I have interesting issue with the latest version of on-premise TFS (2018 Version 16.122.27102.1). I have a release process that includes a step for "Deploy TestAgent on localhost". Looks like this:
Normally work great, worked great when I was using TFS 2012, but recently we upgraded to 2018 and now when this process runs on a certain build agent(Agent-19 only), occasionally I get a strange failure:
Operating system is shutting down for computer 'XXX_TESTING'
The agent: Agent-19 lost communication with the server. Verify the machine is running and has a healthy network connection.

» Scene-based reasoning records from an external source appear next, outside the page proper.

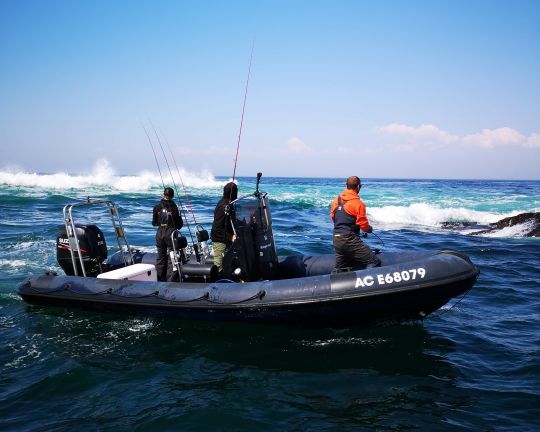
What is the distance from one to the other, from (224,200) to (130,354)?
215 cm

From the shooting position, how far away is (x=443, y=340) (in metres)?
5.39

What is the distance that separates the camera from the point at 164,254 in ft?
21.2

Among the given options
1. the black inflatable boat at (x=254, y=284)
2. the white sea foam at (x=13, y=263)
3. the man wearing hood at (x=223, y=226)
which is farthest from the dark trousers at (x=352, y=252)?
the white sea foam at (x=13, y=263)

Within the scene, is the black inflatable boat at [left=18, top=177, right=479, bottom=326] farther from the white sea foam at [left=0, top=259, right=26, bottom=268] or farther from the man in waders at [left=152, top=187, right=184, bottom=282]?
the white sea foam at [left=0, top=259, right=26, bottom=268]

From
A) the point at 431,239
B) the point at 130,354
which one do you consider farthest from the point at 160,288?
the point at 431,239

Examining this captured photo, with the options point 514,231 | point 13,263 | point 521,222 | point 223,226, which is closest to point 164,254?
point 223,226

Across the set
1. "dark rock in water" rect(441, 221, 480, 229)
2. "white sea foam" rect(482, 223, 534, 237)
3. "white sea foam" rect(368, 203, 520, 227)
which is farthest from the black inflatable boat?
"white sea foam" rect(368, 203, 520, 227)

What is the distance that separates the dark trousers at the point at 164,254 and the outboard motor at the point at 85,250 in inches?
39.4

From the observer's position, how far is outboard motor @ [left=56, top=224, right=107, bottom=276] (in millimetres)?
6566

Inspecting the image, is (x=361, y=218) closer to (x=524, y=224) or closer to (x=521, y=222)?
Result: (x=524, y=224)

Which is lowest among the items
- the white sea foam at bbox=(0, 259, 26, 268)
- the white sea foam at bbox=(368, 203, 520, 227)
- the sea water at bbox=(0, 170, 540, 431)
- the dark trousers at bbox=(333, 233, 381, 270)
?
the sea water at bbox=(0, 170, 540, 431)

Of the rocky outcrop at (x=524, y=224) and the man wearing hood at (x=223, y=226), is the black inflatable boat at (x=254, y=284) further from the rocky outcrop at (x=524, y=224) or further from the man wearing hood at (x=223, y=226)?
the rocky outcrop at (x=524, y=224)

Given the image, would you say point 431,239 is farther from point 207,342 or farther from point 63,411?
point 63,411

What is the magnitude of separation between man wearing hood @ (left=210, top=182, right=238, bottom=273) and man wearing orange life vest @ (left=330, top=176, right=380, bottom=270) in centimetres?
133
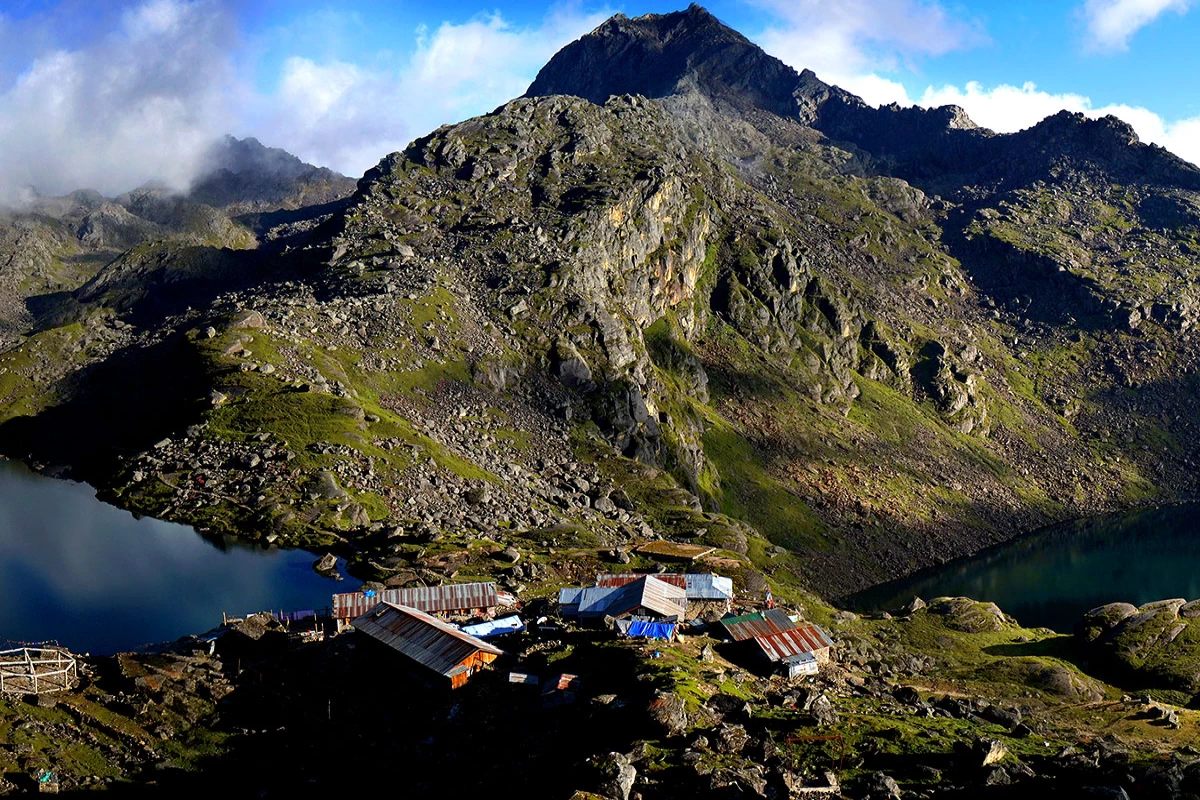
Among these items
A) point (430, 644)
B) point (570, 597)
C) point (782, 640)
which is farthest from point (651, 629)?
point (430, 644)

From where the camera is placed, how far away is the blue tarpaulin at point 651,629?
2591 inches

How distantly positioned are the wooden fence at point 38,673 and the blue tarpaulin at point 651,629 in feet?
117

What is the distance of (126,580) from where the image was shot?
310 feet

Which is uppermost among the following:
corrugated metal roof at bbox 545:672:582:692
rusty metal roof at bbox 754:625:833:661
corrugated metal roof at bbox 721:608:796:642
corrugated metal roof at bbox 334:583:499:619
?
corrugated metal roof at bbox 334:583:499:619

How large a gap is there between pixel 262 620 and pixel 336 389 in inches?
2803

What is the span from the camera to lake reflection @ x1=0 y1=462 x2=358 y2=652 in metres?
81.5


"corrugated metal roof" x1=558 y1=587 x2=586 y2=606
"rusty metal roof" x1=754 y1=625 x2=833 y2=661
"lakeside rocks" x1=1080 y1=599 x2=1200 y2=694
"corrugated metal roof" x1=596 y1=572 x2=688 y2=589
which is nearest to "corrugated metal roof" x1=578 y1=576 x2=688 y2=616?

For more information, see: https://go.microsoft.com/fwlink/?linkid=846610
Strange, the restart seem to be generated from the same service account as the TFS Build Agent uses:
Not whole lot of information there, the TFS build worker log doesn't have to much information either:
[2018-03-01 00:46:35Z INFO ProcessInvoker] Starting process:
[2018-03-01 00:46:35Z INFO ProcessInvoker] File name: 'C:\TFS Agent\externals\vstshost\LegacyVSTSPowerShellHost.exe'
[2018-03-01 00:46:35Z INFO ProcessInvoker] Arguments: ''
[2018-03-01 00:46:35Z INFO ProcessInvoker] Working directory: 'C:\TFS Agent_work_tasks\DeployVisualStudioTestAgent_52a38a6a-1517-41d7-96cc-73ee0c60d2b6\1.0.42'
[2018-03-01 00:46:35Z INFO ProcessInvoker] Require exit code zero: 'False'
[2018-03-01 00:46:35Z INFO ProcessInvoker] Encoding web name: ; code page: ''
[2018-03-01 00:46:35Z INFO ProcessInvoker] Force kill process on cancellation: 'False'
[2018-03-01 00:46:35Z INFO ProcessInvoker] Process started with process id 14620, waiting for process exit.
[2018-03-01 00:46:35Z INFO JobServerQueue] Try to upload 1 log files or attachments, success rate: 1/1.
[2018-03-01 00:48:11Z INFO Worker] Cancellation/Shutdown message received.
[2018-03-01 00:48:11Z INFO HostContext] Agent will be shutdown for OperatingSystemShutdown
[2018-03-01 00:48:11Z INFO StepsRunner] Cancel current running step.
So, system shuts down, agent stops, tests don't run, but why, no idea... So I re-image the entire server with a copy of one of my other build server, re-install the build agent, but the issue persists, and it only occurs on that build server, only on that step, and only "sometimes" (I haven't identified a pattern, but generally during the nightly run at 6:30PM CST).
How do I diagnose this? Is there a place that would tell me "why" a system restarted? This doesn't really give me a whole lot of information... I searched around and I don't see anyone else with an issue of this nature.